Estratto del testo:

════════════════

In terzo luogo, la sequela di Gesù richiede prudenza e fedeltà. Il Maestro riprende e illustra due insegnamenti mediante due similitudini. «Chi di voi, volendo costruire una torre, non siede prima a calcolare la spesa?... Quale re, partendo in guerra contro un altro re, non siede prima a esaminare? Con esse egli invita gli uditori a soppesare bene le proprie forze, prima di mettersi alla sua sequela, che rappresenta un ideale molto alto, ma pieno di rischi e di difficoltà. Le due similitudini sono costruite secondo lo stesso schema: in ciascuna di esse si consiglia, prima di iniziare un’impresa, di verificare attentamente se si hanno i mezzi per portarla a termine, per evitare di doverla lasciare a metà.
 
È un richiamo alla serietà che il seguire Gesù richiede. La sequela non è fatta per i superficiali, per gli irriflessivi, per coloro che presumono di sé. Prima di accingersi a seguire Gesù occorre «calcolare e riflettere». Sono molti coloro che iniziano, ma pochi coloro che seguono il Signore fino alla fine. La scelta di Cristo non va effettuata da uno spirito debole, labile e velleitario, ma da chi si è innamorato di Lui ed è disposto con tutti i mezzi a porsi alla sua sequela in tutte le circostanze, capace di poter affrontare qualsiasi sfida o imprevisto.
 
La scelta della fede cristiana si fa concreta nell'aderire pienamente alla persona di Cristo.
 
Cari amici
Seguire Gesù Cristo è l'ideale cristiano. Gesù indirizza a tutti l’invito a seguirlo. Tuttavia seguirlo con verità e lealtà non è facile. Non possiamo illuderci. Né si devono illudere gli altri, proponendo capziosi sconti in ordine alle esigenze della sequela Christi. Inutile rivestire la non verità con i panni della seduzione. Incapsulati nei propri costumi, rituali e le distrazioni, molti cristiani non cercano nemmeno di seguire Gesù Cristo. Altri cercano di conciliare le esigenze della sequela con i propri impegni e i propri comodi. E altri, che pur lo hanno deciso con sincerità, abbandonano il proposito a causa delle difficoltà che la sequela comporta.

Troppo spesso il nostro apprezzamento della realtà è spesso molto frivolo e superficiale. L’irrequieta brama di vita che oggi non dà pace agli uomini finisce nel vuoto della vita persa. Lo stesso libro della Sapienza afferma che solo alla luce dello Spirito Santo gli uomini possono imparare ciò che piace al Signore, seguire la strada giusta e raggiungere la salvezza (Sap 9, 13-18).
 
«Colui che non porta la propria croce e non viene dietro a me, non può essere mio discepolo». Questa sembra essere la frase che dà senso a tutto il breve discorso di Gesù. È questa la sequela di Cristo: un'esistenza che procede passo passo sui passi di Lui, mettendo in pratica la sua parola, parola di verità e di vita eterna; non è un percorso facile e Gesù non lo nasconde. La sequela di Cristo è essenzialmente "via crucis", via del Calvario e via di totale consacrazione al discepolato mediante scelte radicali per la causa del vangelo.

════════════════

Record forniti:
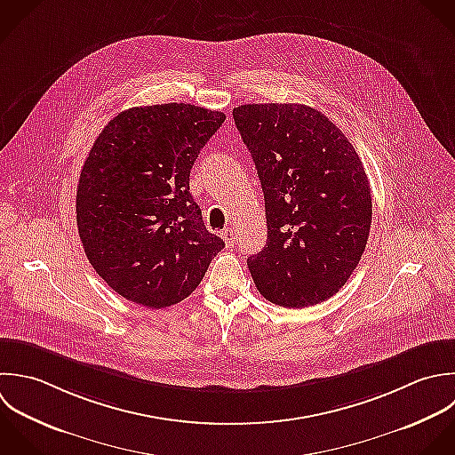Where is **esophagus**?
<instances>
[{"label":"esophagus","instance_id":"1","mask_svg":"<svg viewBox=\"0 0 455 455\" xmlns=\"http://www.w3.org/2000/svg\"><path fill=\"white\" fill-rule=\"evenodd\" d=\"M221 237H223L227 248H232V246H234V243H235V232H234V228L227 227V228L221 232Z\"/></svg>","mask_w":455,"mask_h":455}]
</instances>
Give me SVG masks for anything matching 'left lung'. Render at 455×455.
<instances>
[{"instance_id":"left-lung-1","label":"left lung","mask_w":455,"mask_h":455,"mask_svg":"<svg viewBox=\"0 0 455 455\" xmlns=\"http://www.w3.org/2000/svg\"><path fill=\"white\" fill-rule=\"evenodd\" d=\"M232 115L266 200L267 243L248 257L259 292L285 308L330 299L351 278L371 232L362 159L310 106L241 104Z\"/></svg>"}]
</instances>
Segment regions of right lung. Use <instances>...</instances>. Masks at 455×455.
<instances>
[{"instance_id": "obj_1", "label": "right lung", "mask_w": 455, "mask_h": 455, "mask_svg": "<svg viewBox=\"0 0 455 455\" xmlns=\"http://www.w3.org/2000/svg\"><path fill=\"white\" fill-rule=\"evenodd\" d=\"M225 113L184 102L131 108L97 136L79 175L76 221L97 275L122 298L186 299L225 243L189 193V172Z\"/></svg>"}]
</instances>
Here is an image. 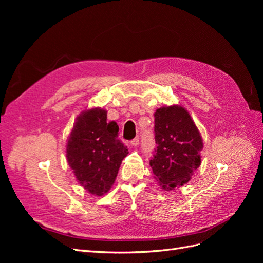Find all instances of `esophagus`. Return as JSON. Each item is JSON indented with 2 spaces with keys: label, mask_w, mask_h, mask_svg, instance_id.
<instances>
[{
  "label": "esophagus",
  "mask_w": 263,
  "mask_h": 263,
  "mask_svg": "<svg viewBox=\"0 0 263 263\" xmlns=\"http://www.w3.org/2000/svg\"><path fill=\"white\" fill-rule=\"evenodd\" d=\"M138 144H139V137L134 138V139L130 141V145L134 146V147H136Z\"/></svg>",
  "instance_id": "esophagus-1"
}]
</instances>
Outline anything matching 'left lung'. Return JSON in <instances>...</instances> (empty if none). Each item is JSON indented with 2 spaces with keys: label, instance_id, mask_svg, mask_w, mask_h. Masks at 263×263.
Returning a JSON list of instances; mask_svg holds the SVG:
<instances>
[{
  "label": "left lung",
  "instance_id": "1",
  "mask_svg": "<svg viewBox=\"0 0 263 263\" xmlns=\"http://www.w3.org/2000/svg\"><path fill=\"white\" fill-rule=\"evenodd\" d=\"M157 148L150 160L155 179L165 191L184 185L201 165L203 139L192 117L180 105L155 113Z\"/></svg>",
  "mask_w": 263,
  "mask_h": 263
}]
</instances>
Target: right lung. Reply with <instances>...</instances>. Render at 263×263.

════════════════

Obiettivo 1: Stabilisci se ciascuna affermazione concorda con il brano sulla sequela di Cristo. Rispondi sì o no e cita le parole del brano che lo dimostrano. (a) Le due similitudini seguono lo stesso schema. (b) Sono molti coloro che seguono il Signore fino alla fine. (c) Il brano richiama il libro della Sapienza.
Obiettivo 2: Cita fedelmente il passo del brano sulla sequela di Cristo che va da "La scelta della" a "la sequela comporta.".

Soluzione 1:
(a) Sì: «Le due similitudini sono costruite secondo lo stesso schema».
(b) No: «Sono molti coloro che iniziano, ma pochi coloro che seguono il Signore fino alla fine».
(c) Sì: «Lo stesso libro della Sapienza afferma che solo alla luce dello Spirito Santo gli uomini possono imparare ciò che piace al Signore».

Soluzione 2:
La scelta della fede cristiana si fa concreta nell'aderire pienamente alla persona di Cristo.
 
Cari amici
Seguire Gesù Cristo è l'ideale cristiano. Gesù indirizza a tutti l’invito a seguirlo. Tuttavia seguirlo con verità e lealtà non è facile. Non possiamo illuderci. Né si devono illudere gli altri, proponendo capziosi sconti in ordine alle esigenze della sequela Christi. Inutile rivestire la non verità con i panni della seduzione. Incapsulati nei propri costumi, rituali e le distrazioni, molti cristiani non cercano nemmeno di seguire Gesù Cristo. Altri cercano di conciliare le esigenze della sequela con i propri impegni e i propri comodi. E altri, che pur lo hanno deciso con sincerità, abbandonano il proposito a causa delle difficoltà che la sequela comporta.